◆ **Do this**
Rewrite all the rows below, swapping "stainless steel tank" for "steel vessel" and changing nothing else. Leave the pictures out.

☆ ☆ ☆

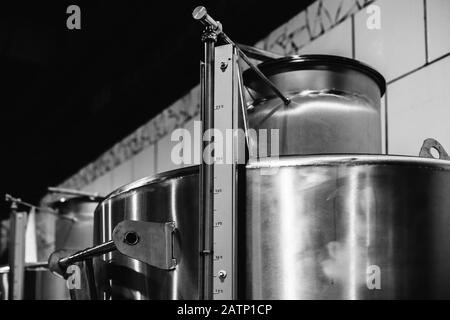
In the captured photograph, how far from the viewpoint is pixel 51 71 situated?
3.42 meters

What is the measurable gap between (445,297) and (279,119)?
1.61 ft

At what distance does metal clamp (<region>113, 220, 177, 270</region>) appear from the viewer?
1.24 meters

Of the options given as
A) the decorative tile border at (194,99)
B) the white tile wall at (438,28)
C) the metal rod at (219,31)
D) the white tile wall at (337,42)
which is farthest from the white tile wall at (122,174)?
the metal rod at (219,31)

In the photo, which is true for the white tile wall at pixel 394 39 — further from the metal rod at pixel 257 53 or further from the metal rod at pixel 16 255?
the metal rod at pixel 16 255

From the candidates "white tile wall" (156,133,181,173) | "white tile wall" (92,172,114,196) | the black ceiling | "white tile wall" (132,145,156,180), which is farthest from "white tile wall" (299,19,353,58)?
"white tile wall" (92,172,114,196)

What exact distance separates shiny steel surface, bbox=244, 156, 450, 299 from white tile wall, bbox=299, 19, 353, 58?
920mm

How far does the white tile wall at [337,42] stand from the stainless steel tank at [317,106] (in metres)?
0.57

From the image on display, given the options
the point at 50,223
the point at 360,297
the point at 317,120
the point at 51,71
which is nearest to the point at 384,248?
the point at 360,297

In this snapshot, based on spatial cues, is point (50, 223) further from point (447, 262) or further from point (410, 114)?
point (447, 262)

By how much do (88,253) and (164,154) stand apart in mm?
1898

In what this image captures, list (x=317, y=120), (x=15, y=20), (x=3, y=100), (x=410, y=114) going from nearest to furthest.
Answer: (x=317, y=120)
(x=410, y=114)
(x=15, y=20)
(x=3, y=100)

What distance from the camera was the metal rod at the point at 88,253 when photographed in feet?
4.29

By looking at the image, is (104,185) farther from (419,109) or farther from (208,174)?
(208,174)

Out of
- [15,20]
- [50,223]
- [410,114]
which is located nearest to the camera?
[410,114]
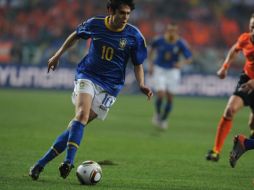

☆ ☆ ☆

◆ **Result of this exercise**
In the captured photograph, how far from the viewpoint is pixel 51 71 situated?
3.42 meters

What is the measurable gap between (445,297) and (279,119)?
1.61 ft

At what distance does metal clamp (<region>113, 220, 177, 270</region>) appear from the viewer?
1.24 meters

Of the options given as
A) the decorative tile border at (194,99)
B) the white tile wall at (438,28)
C) the metal rod at (219,31)
D) the white tile wall at (337,42)
which is farthest from the white tile wall at (122,174)?
the metal rod at (219,31)

In the photo, which is true for the white tile wall at pixel 394 39 — further from the metal rod at pixel 257 53 or further from the metal rod at pixel 16 255?
the metal rod at pixel 16 255

From the candidates "white tile wall" (156,133,181,173) | "white tile wall" (92,172,114,196) | the black ceiling | "white tile wall" (132,145,156,180), which is farthest from "white tile wall" (299,19,353,58)?
"white tile wall" (92,172,114,196)

What exact distance separates shiny steel surface, bbox=244, 156, 450, 299 from white tile wall, bbox=299, 19, 353, 58?
920mm

How far does the white tile wall at [337,42] stand from the steel vessel at [317,106] (in metres)?
0.57

From the image on display, given the options
the point at 50,223
the point at 360,297
the point at 317,120
the point at 51,71
which is nearest to the point at 384,248?
the point at 360,297

In this snapshot, based on spatial cues, is point (50, 223) further from point (447, 262) or further from point (410, 114)?
point (447, 262)

By how much do (88,253) and (164,154) stand apart in mm?
1898

In what this image captures, list (x=317, y=120), (x=15, y=20), (x=3, y=100), (x=410, y=114) going from nearest to furthest.
Answer: (x=317, y=120)
(x=410, y=114)
(x=15, y=20)
(x=3, y=100)

What distance from the camera was the metal rod at the point at 88,253 when photographed in feet?
4.29

By looking at the image, is (104,185) farther from (419,109) or farther from (208,174)?
(208,174)

Out of
- [15,20]
- [50,223]
- [410,114]
which is located nearest to the camera?
[410,114]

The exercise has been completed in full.